- Data for the task -
-- Opening Marker --

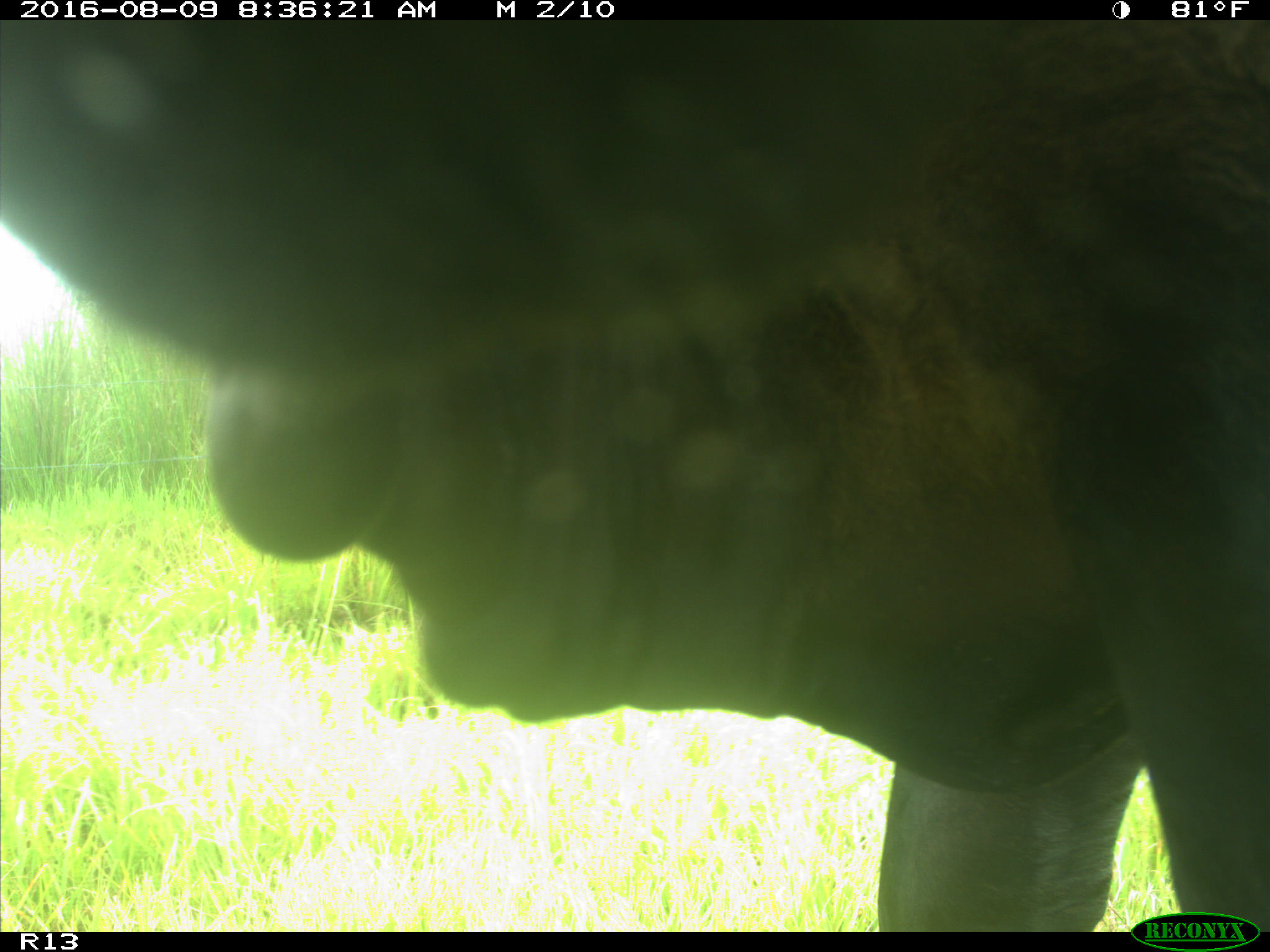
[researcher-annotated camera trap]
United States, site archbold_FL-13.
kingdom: Animalia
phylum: Chordata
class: Mammalia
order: Artiodactyla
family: Bovidae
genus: Bos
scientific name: Bos taurus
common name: domestic cow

-- Closing Marker --

- Task directions -
What you return must be the lines from the line holding "United States, site archbold_FL-13." through the final line of the material, word for word, and nothing more.

- Output of the exercise -
United States, site archbold_FL-13.
kingdom: Animalia
phylum: Chordata
class: Mammalia
order: Artiodactyla
family: Bovidae
genus: Bos
scientific name: Bos taurus
common name: domestic cow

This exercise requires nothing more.